The US Federal Reserve (Fed) is considering raising rates. Is the “normalization” of interest rates about to happen which savers and investors have been yearning for? Most likely not. Policymakers are merely realizing that the policy of zero rates — or even negative rates as in the euro area or Switzerland — doesn’t work as intended.

The wider public is very much against it. Banks, for instance, run into trouble because their profits come under severe pressure in an environment of zero, let alone negative, interest rates. Bank clients start protesting as their bank deposits no longer earn a positive return. They even start redeeming their deposits in cash, thereby causing bank refinancing gaps.
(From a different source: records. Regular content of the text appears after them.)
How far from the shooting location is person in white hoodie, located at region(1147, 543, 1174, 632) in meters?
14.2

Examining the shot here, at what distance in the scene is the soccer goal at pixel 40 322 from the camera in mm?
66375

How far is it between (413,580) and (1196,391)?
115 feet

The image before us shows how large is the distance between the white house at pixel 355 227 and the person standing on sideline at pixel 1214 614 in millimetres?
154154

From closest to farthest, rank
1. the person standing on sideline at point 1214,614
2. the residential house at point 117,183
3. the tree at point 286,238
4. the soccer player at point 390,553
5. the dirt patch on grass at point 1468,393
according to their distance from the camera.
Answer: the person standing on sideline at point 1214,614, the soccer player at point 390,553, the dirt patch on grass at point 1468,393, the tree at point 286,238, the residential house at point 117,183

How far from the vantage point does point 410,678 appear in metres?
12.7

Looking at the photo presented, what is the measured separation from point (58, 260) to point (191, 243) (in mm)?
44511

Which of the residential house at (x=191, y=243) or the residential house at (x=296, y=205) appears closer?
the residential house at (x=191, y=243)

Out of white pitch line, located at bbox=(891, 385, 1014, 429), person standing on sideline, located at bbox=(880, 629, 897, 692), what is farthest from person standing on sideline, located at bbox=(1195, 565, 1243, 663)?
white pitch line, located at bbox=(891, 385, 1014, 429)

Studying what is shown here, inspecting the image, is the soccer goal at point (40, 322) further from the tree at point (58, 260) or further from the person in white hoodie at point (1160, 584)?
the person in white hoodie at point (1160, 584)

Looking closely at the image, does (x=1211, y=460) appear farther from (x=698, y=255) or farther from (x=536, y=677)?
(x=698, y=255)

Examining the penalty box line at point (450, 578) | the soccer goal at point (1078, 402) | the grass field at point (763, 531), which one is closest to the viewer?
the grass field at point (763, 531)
Negative Rates Under Another Name

However, central banks are quite unlikely to abandon the idea of pushing real — that is inflation-adjusted — interest rates into the negative. What they might have in mind is allowing for “somewhat higher” nominal interest rates, accompanied by “somewhat higher” inflation, making sure that real interest rates remain in, or fall into, negative territory.

In this vein, the Federal Reserve of San Francisco suggested in a paper published on 15 August 2016 that monetary policy should rethink and possibly allow for an inflation of more than 2 percent.[1] The debate about higher inflation — say, 4 rather than 2 percent — is actually an old one; in academic circles it comes and goes in waves.

The central argument is that a somewhat higher inflation would “grease the wheel” of the economy, thereby supporting production and employment. Another argument has it that higher inflation would make it easier for the Fed to pull the economy out of recession, especially so if and when the “neutral interest rate” has come down considerably.